В тот вечер Полина поклялась хозяйке, что никогда ни при каких обстоятельствах не расскажет «девчонкам» о том, что она видела сегодня.
– А че такого-то? – искренне изумлялась Поля. – Ну, поплакали, с кем не бывает. Вы ж тоже вроде как человек…
Аурика Георгиевна с ненавистью смотрела на глупую домработницу, но сделать ничего не могла: молчание Полины было ей необходимо. Есть уроки, предназначенные только для одного человека. И этим человеком сегодня оказалась она сама. И пусть урок был запоздалым, и пусть она получила его в тот момент, когда была абсолютно уверена в своей правоте, Аурика Одобеску была по-настоящему счастлива. А когда человек счастлив, он щедр. Именно об этом Аурика Георгиевна и заявила своей старшей дочери, ворвавшись к ней в кабинет в тот момент, когда проректор по научной работе Наталья Михайловна Коротич взялась за трубку, чтобы сказать акционерам окончательное «нет».
– Я все поняла, – заторопилась Аурика, чувствуя себя в дочернем кабинете не в своей тарелке. – Возьми деньги, соглашайся.
– После того, что я от тебя услышала, – нет.

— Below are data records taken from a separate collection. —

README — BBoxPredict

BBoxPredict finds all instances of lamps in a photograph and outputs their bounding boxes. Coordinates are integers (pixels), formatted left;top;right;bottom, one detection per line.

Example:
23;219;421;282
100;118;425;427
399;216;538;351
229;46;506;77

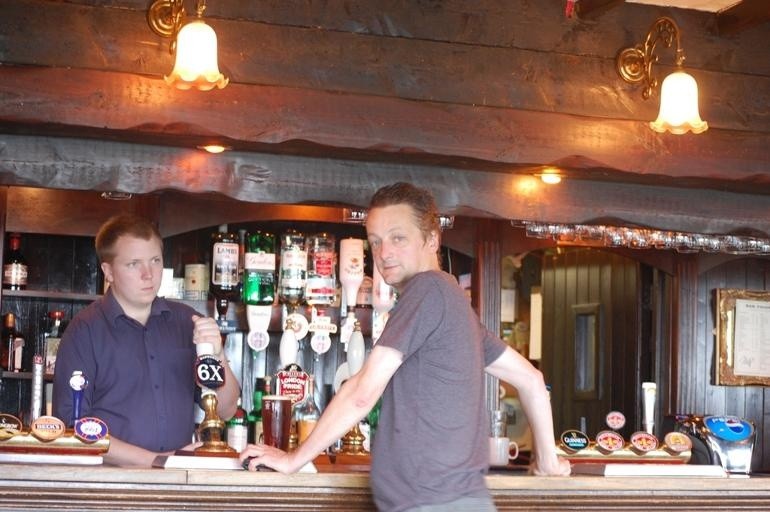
147;0;230;92
615;16;709;136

– Но ведь ты же видишь, – виновато произнесла Аурика, стоя перед дочерью навытяжку. – Я сожалею. Я приехала сама. А ведь мне семьдесят лет. И я очень прошу тебя согласиться и попробовать.
– У меня что, стало больше шансов? Процент увеличился? Или ты в букмекерской конторе выиграла столько, что можешь основать свой университет имени себя?
– У меня есть опасение, что если мы сейчас с тобой не договоримся, будет плохо всем, – выдохнула Аурика Георгиевна, а Наташа снова поймала себя на ощущении, что мать явно стала ниже ростом.
– Всем – это кому? – проректорское кресло явно делало Наташину позицию гораздо более сильной.
– Тебе – в первую очередь, – еле слышно проговорила Аурика, но в ее глазах появился привычный блеск, свидетельствующий о том, что первая часть сегодняшнего спектакля под названием «Признание вины» подошла к концу. – Будем говорить серьезно, – решительно заявила Аурика Георгиевна, и от ее прежней интонации не осталось и следа. – У меня следующее условие. Точнее, два. Одно из них тебе известно: я, не ставя девочек в известность, отдаю тебе их долю, за которую ты несешь полную финансовую ответственность. И в случае… – начала Аурика, но Наталья Михайловна ее прервала:
– Ты хочешь подписать со мной договор?
– Если это необходимо, мы подпишем с тобой договор, – не осталась в долгу Аурика Георгиевна и выдвинула второе условие: – И Ирка, и Валька должны работать с тобой. Ты должна оставить за собой право формировать трудовой коллектив самостоятельно.
– И кем они будут работать? – растерялась Наталья Михайловна. – Рядовыми преподавателями? Ни у той, ни у другой нет опыта. Ирка-то еще ладно, она обучаема, а вот Валентина точно не сможет.
– Зачем преподавателями? – Аурика отодвинула кресло и села напротив дочери за длинный стол. – Уязвимая позиция. Своих людей нужно ставить в бухгалтерию и в отдел кадров, потому что финансовая прозрачность и грамотный подбор персонала – это необходимые условия для плодотворного ведения бизнеса, – старательно произнесла Аурика Георгиевна фразу, напоминающую цитату из интервью с министром экономики в прямом эфире.
– Пойдешь ко мне заместителем? – улыбнулась Наташа.
– Ни за что.
– Это почему?
– Мы с тобой, дорогая моя девочка, не сработаемся.
– Потому что ты умнее меня? – рассмеялась Наталья Михайловна.
– Потому что я мудрее тебя, – поправила Аурика и традиционно добавила: – И потому что я – Одобеску.
Это заявление окончательно развеселило Наталью Михайловну: еле сдерживая хихиканье, в присутствии матери она позвонила своим работодателям и объявила о своем согласии при условии, что войдет в число акционеров. Теперь тайм-аут попросила приглашающая сторона, насторожившись от проявленной прыти профессора Коротич.